**PASSAGE FOR REVIEW:**
══════════
Requires Redis running (single-node for dev; replicated for prod)
Network hop per op (negligible on LAN, painful on high-latency VPN)

v1 alt — NATS JetStream #

Similar mapping but uses NATS primitives:

KV bucket for sessions and locks (atomic ops built-in)
Stream per inbox (persistent, replayable, TTL-managed)
PubSub for real-time peer events

Better for “truly multi-host, potentially across WAN” because NATS has first-class clustering + leaf nodes + JetStream file-backed persistence.

v1 alt — Postgres #

For installations that already run Postgres:

Table coord_sessions with trigger on UPDATE for stale cleanup
SELECT ... FOR UPDATE SKIP LOCKED for lock acquisition
LISTEN/NOTIFY for push events
Full SQL observability — any peer can query history

v2 — HTTP gateway #

For sessions in browser tabs or locked-down environments where local FS + Redis both unavailable: stand up a small HTTP gateway (Cloudflare Worker + KV for storage) that exposes the coord API as JSON-RPC. Latency ~50ms vs ~1ms local, but unblocks hostile environments.
══════════
**DATASET RECORDS:**
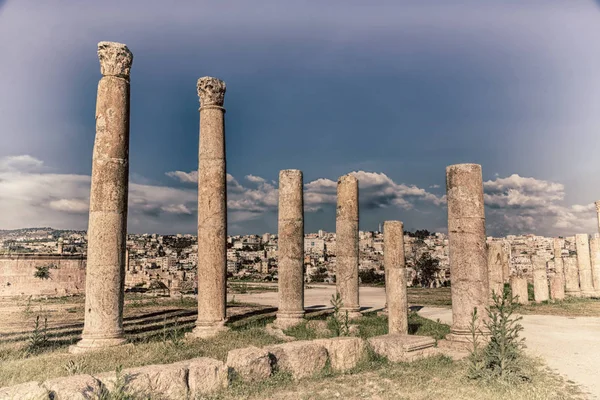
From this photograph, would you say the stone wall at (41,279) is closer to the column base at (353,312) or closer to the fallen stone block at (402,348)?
the column base at (353,312)

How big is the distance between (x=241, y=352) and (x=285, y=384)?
37.8 inches

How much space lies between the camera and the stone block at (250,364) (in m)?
8.10

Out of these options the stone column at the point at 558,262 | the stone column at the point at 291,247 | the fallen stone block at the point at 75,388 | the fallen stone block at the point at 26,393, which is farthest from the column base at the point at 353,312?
the stone column at the point at 558,262

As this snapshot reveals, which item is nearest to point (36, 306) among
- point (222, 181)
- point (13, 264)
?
point (13, 264)

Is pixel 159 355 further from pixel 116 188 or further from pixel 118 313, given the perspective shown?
pixel 116 188

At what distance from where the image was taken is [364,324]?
15.8 metres

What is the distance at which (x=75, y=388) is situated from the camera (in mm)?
6109

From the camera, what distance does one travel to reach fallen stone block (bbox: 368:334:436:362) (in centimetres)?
1013

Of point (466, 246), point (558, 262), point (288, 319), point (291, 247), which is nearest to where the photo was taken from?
point (466, 246)

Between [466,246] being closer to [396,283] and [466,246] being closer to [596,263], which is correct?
[396,283]

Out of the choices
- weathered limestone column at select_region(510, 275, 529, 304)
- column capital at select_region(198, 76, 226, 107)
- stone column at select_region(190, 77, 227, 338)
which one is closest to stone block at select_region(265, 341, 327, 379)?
stone column at select_region(190, 77, 227, 338)

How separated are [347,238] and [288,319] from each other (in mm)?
4624

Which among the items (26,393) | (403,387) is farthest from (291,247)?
(26,393)

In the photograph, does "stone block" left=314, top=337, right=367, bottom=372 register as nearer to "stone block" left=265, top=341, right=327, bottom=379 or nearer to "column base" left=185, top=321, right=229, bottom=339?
"stone block" left=265, top=341, right=327, bottom=379
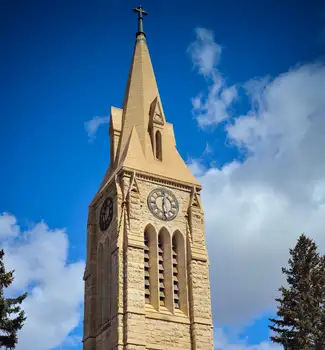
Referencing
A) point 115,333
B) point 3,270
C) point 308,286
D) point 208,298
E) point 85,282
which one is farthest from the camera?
point 85,282

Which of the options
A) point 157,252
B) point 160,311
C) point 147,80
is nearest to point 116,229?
point 157,252

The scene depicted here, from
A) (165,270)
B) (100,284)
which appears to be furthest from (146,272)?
(100,284)

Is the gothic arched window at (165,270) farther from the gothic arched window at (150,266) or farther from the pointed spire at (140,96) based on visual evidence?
the pointed spire at (140,96)

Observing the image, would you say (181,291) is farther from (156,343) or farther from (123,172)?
(123,172)

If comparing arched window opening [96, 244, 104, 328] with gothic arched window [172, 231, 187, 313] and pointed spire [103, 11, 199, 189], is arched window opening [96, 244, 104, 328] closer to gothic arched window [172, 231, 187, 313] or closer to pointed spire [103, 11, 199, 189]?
gothic arched window [172, 231, 187, 313]

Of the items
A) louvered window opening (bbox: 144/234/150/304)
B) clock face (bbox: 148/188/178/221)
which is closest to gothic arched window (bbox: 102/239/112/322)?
louvered window opening (bbox: 144/234/150/304)

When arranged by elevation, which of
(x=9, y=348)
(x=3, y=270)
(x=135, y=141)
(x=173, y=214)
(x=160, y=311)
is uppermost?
(x=135, y=141)

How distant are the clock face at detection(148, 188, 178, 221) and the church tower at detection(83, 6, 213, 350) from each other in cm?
7

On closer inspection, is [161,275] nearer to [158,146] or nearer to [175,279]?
[175,279]

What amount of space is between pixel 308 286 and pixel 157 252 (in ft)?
41.9

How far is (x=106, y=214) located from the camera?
4559 centimetres

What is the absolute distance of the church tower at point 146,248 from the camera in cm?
4031

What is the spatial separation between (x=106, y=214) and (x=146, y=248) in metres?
4.04

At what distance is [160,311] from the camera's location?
41.3m
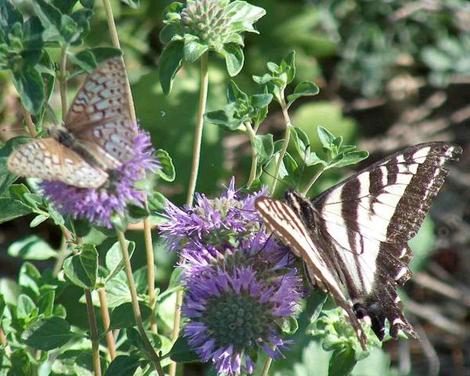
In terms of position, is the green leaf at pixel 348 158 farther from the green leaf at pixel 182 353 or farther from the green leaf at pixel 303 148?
the green leaf at pixel 182 353

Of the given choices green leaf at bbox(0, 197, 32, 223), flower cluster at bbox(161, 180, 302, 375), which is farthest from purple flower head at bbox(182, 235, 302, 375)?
green leaf at bbox(0, 197, 32, 223)

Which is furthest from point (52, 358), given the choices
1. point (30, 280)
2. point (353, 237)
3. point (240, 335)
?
point (353, 237)

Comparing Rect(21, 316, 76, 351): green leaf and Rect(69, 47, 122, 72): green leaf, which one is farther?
Rect(21, 316, 76, 351): green leaf

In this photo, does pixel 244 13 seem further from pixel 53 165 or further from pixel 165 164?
pixel 53 165

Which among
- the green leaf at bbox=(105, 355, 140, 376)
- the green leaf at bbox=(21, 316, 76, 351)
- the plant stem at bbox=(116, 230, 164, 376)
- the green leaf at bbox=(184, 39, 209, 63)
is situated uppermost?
the green leaf at bbox=(184, 39, 209, 63)

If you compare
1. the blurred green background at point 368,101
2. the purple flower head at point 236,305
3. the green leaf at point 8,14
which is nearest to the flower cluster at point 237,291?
the purple flower head at point 236,305

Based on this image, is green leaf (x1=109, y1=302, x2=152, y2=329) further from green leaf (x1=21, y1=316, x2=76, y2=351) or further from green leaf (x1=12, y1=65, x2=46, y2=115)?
green leaf (x1=12, y1=65, x2=46, y2=115)

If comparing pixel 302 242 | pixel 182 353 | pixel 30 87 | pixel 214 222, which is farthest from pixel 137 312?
pixel 30 87
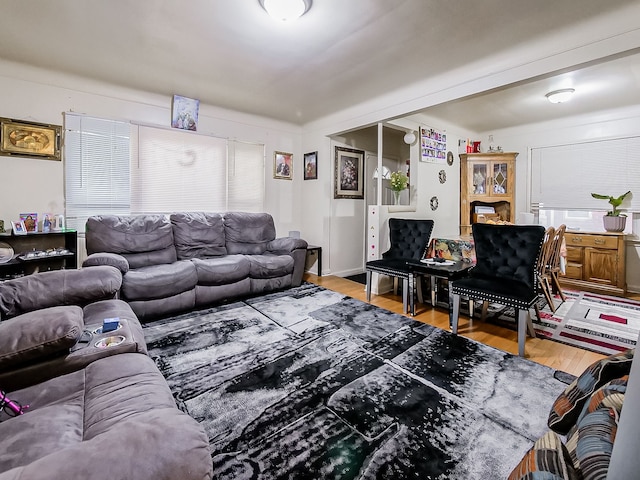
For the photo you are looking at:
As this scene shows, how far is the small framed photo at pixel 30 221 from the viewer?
3133 mm

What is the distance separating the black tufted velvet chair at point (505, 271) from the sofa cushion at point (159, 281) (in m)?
2.62

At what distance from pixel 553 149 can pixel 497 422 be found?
5085mm

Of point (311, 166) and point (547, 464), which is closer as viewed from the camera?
point (547, 464)

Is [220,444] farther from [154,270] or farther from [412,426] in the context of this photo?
[154,270]

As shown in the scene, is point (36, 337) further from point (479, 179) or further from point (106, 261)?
point (479, 179)

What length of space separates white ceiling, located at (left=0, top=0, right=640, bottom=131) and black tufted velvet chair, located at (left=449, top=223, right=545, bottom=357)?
1.62 m

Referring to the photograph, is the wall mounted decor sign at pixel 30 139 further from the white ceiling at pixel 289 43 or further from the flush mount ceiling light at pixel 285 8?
the flush mount ceiling light at pixel 285 8

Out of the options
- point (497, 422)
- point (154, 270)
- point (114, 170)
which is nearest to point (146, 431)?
point (497, 422)

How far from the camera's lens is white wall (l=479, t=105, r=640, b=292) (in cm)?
429

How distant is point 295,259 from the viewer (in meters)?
4.18

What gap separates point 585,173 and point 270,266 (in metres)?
4.98

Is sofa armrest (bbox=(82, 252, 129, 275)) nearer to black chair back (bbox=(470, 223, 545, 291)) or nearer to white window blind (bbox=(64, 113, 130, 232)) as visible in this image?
white window blind (bbox=(64, 113, 130, 232))

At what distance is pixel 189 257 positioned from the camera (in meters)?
3.79

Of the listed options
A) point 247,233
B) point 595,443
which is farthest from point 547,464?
point 247,233
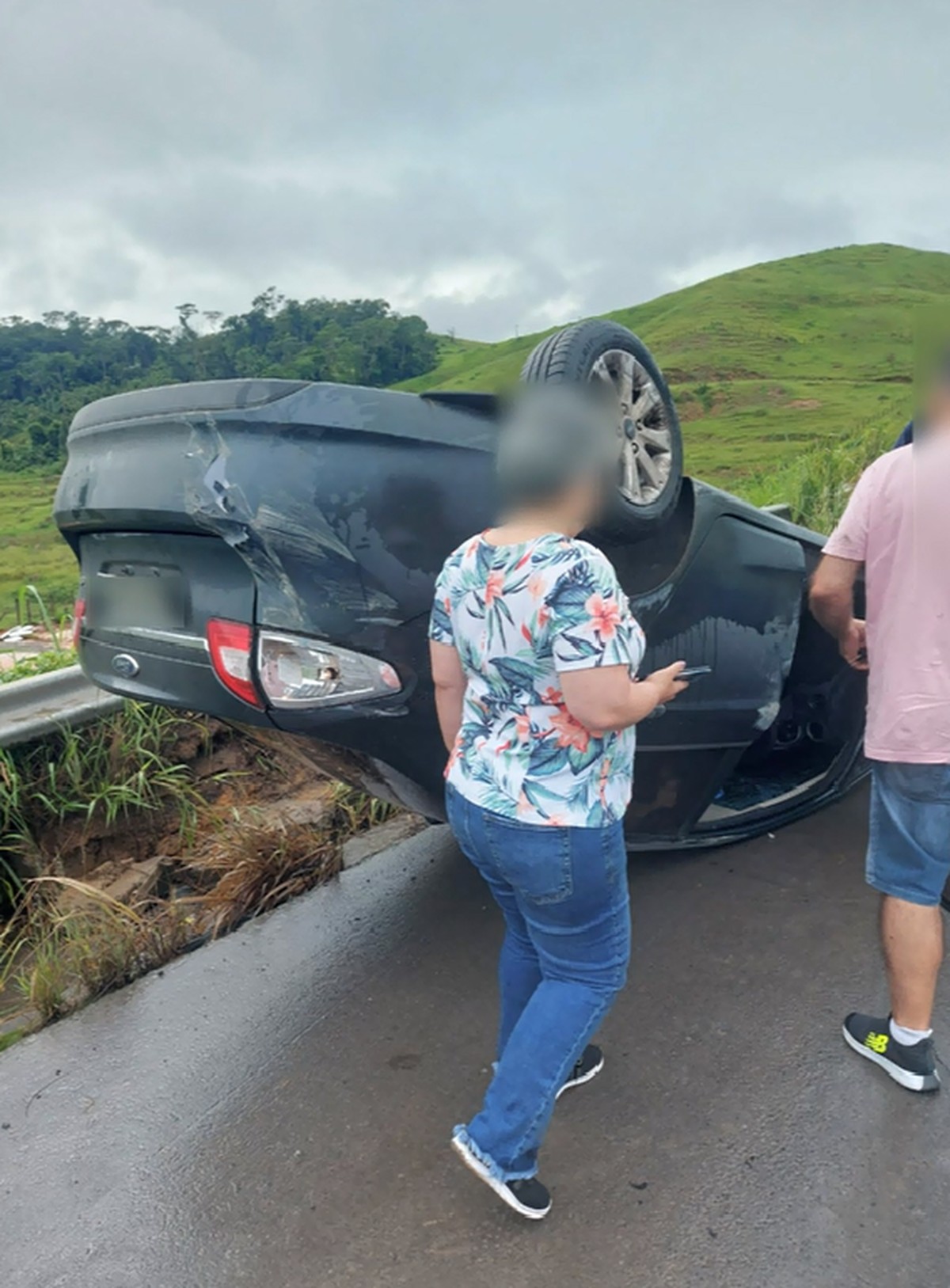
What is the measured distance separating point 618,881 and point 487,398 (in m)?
1.21

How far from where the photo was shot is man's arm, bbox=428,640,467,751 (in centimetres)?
213

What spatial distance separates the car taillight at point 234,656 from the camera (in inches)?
92.7

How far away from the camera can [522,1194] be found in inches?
80.9

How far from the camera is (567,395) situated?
2082 mm

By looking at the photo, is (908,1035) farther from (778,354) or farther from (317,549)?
(778,354)

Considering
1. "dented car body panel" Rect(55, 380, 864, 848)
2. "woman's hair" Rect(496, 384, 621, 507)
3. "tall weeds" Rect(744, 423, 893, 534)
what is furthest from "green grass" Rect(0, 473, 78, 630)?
"woman's hair" Rect(496, 384, 621, 507)

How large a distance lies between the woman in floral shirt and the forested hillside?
858 mm

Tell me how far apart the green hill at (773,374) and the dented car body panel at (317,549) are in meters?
0.36

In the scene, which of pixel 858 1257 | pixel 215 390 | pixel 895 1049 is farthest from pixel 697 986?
pixel 215 390

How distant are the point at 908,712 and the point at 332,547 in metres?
→ 1.38

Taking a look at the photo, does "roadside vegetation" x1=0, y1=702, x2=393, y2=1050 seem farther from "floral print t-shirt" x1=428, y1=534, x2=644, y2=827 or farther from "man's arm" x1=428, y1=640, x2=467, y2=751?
"floral print t-shirt" x1=428, y1=534, x2=644, y2=827

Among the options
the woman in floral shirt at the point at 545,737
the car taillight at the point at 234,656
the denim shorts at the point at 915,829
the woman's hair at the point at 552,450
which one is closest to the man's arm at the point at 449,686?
the woman in floral shirt at the point at 545,737

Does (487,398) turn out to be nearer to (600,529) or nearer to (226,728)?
(600,529)

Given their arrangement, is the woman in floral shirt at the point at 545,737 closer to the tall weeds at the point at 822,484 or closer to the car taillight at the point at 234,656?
the car taillight at the point at 234,656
══════════
**REQUIRED ACTION 1:** Translate into Spanish this sentence from the notes on backend options: "For sessions in browser tabs or locked-down environments where local FS + Redis both unavailable: stand up a small HTTP gateway (Cloudflare Worker + KV for storage) that exposes the coord API as JSON-RPC."
**REQUIRED ACTION 2:** Resume the notes on backend options, beginning after their final sentence.

**WRITTEN RESPONSE 1:** Para sesiones en pestañas del navegador o en entornos restringidos donde no están disponibles ni el sistema de archivos local ni Redis: configure una pequeña puerta de enlace HTTP (Cloudflare Worker + KV para el almacenamiento) que exponga la API coord como JSON-RPC.

**WRITTEN RESPONSE 2:**
8a. Schema evolution and migrations #

The v0 schema is intentionally shaped like a protobuf message — field numbers are reserved in comments on the JSON Schema, and a draft .proto file ships alongside it at docs/coord/coord.proto. When v1 Redis/NATS lands, the migration to real protobuf is mechanical (protoc --rust_out=...), not a design exercise.

Full migration rules, version history, compatibility matrix, and the coord migrate subcommand design: docs/coord/migrations.md.

TL;DR:

JSON for v0, protobuf-shaped. .proto co-located, not compiled.
Never rename a field. Never reuse a field number. Add new; deprecate old.
schema: <int> in every record. Bump on breaking changes.
Unknown fields preserved via blob._unknown for forward compat.
coord migrate is a no-op today; real migrations land alongside schema 2.
Protobuf cut-over happens at v1 (first network-backed implementation).

9. Binary + schema artifacts #

Shipped alongside this doc:

~/.claude/bin/coord — shell implementation of the v0 backend (bash + jq). ~200 LOC. Single file, self-contained. Drop into $PATH.
~/.claude/coord/schema-v0.json — JSON Schema (draft 2020-12) for the session + lock + message records in §3. Machine-validatable.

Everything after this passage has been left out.